Posted to the Ethnos Project by on August 23rd, 2013

CIKOD’s vision is that of a society, where the rural poor, the marginalised and rural women have a voice and contribute pro-actively to equitable and sustainable community development.

CIKOD’s Mission is to strengthen the capacities of communities through traditional authorities (TAs) and local institutions to utilize their local and appropriate external resources for their own development and for future generations.

Community participation has been accepted as a pre-condition for any meaningful community development programmes. To this end, various tools have been developed that aim at maximizing the participation of the poor in their development programmes.
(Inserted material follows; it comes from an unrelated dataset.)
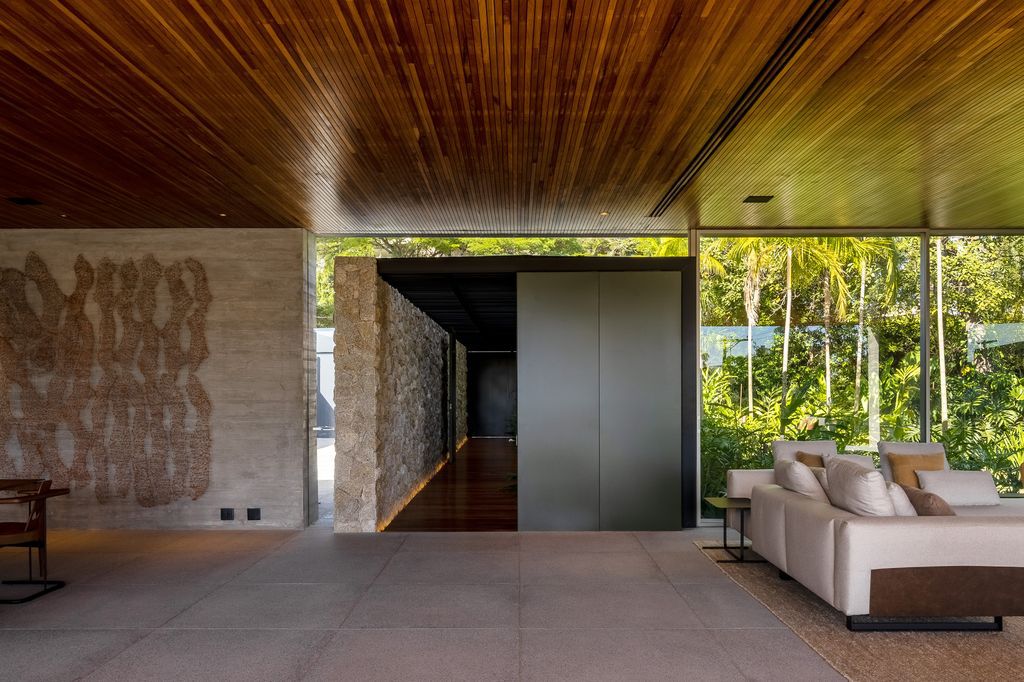Residence ABC Paulista, Fusion of Geometry and Nature by Gui Mattos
CIKOD believe that, in spite of these participatory approaches, poverty reduction is still problematic because of the failure to build community development interventions that respect and include local cultures and people’s worldviews. The core of CIKOD’s work is to promote a community development approach that empowers and builds on the existing indigenous institutions and resource base of communities including their natural, social and spiritual resources – termed as Endogenous Development. In this approach communities use the skills and knowledge already present in the community as a means to lever appropriate external resources for their development initiatives.

In Ghana, in spite of a modern political organizational system, the majority of the people, specifically in the rural areas, are still organized around their indigenous institutions for carrying out the activities that are important for their development and well being.
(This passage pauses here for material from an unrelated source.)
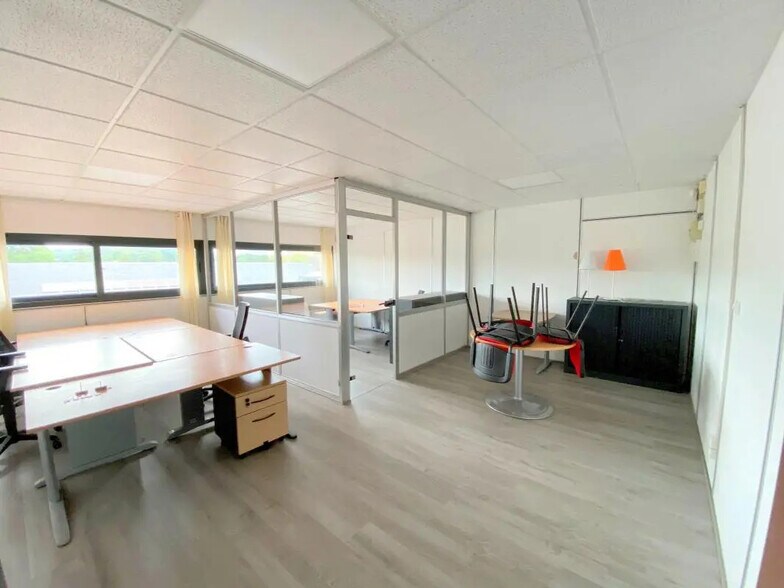 Bureau dans Le Mesnil-le-Roi à louer - Photo de l’immeuble – Image 3 sur 31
Civil society at the rural level is visible in the form of indigenous organizations such as Nnoboa groups, asafo groups, susu groups, clan networks and hometown associations through which poor rural families organize their social, economic and political lives. The resilience of rural people in spite of the serious deprivation at the rural level may be largely attributed to these institutions and forms of organization. Yet these opportunities for sustainable community mobilization for self development have been undermined and ignored over the years by development practitioners.

CIKOD is an active member of COMPAS which is an international network with headquarters in the Netherlands that seeks to encourage development practitioners to take indigenous knowledge seriously and support endogenous development in Africa, Asia and South America. COMPAS Africa is a network comprising NGOs using an Endogenous Development approach in their work in South Africa, Zambia, Tanzania and Ghana.

The Community Organizational Development (COD) approach and techniques, developed by CIKOD and its associates, aims to enable development facilitators to work with people’s cultural resources – material, social and spiritual – in the context of their worldviews. The COD process supports communities to mobilize and utilize their cultural assets, use them more effectively and manage and direct their own affairs.